Из деревенского дневника
Шрифт:
Старик представил, как она плачет, и сам прорыдал таким старческим хриплым рыданьем, что всех невольно проняла дрожь…
— Как же ты ее встретил-то? — преодолев впечатление страха, спросил писарь.
— А так: пошел я, братец ты мой, по лесу, как раз вот об эту пору, и норовил я от Никольского добраться до дому прямиком, стало быть как есть насквозь весь лес мне пройти надо было… Иду я — палка у меня… Палку я всегда держу; — иду… Пошла чаща, иду, разгребаю ветки-то; вдруг раздвинул в одном месте, а она прямо передо мной… Так я и обмер. Думаю: «Н-ну!» Только тою ж минутою глянула она, да как птица по лесу — эво кругом каким, и вон где позади меня как зальется… Ну, я — давай бог ноги…
Все молчали.
—
— А чай и жутко было, Иваныч? — проговорил староста.
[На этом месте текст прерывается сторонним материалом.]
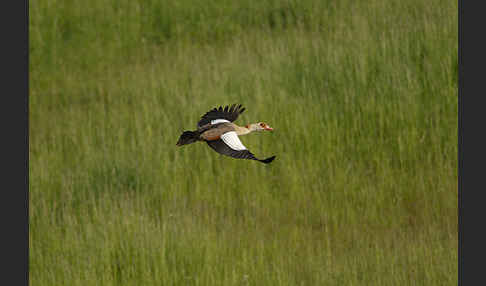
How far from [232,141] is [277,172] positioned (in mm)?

— Да уж не без того. Не хвастаясь скажу — не робок я, видал на своем веку много делов пострашней, а не утаю — зачал щелкать по лесу-то, забыл, что нога прострелена… Добрался до дому-то — слава тебе господи!
Всем стало легко, когда пчеляк произнес последнюю фразу, и всякий, под влиянием этого впечатления, облегчившего душу, поспешил рассказать какой-нибудь случай из своей жизни, в котором страх играл также немалую роль, но в котором в конце концов все оказывалось вздором и смехом. Со всяким случалось что-нибудь подобное, и всякий рассказал, что знал или слышал, и, наконец, опять настало молчание. И «о страшном» не было уже материала для разговора. Но старик-пчеляк, любивший поговорить, казалось не желал давать разговору какого-нибудь другого направления и продолжал сохранять на своем лице то же несколько таинственное выражение.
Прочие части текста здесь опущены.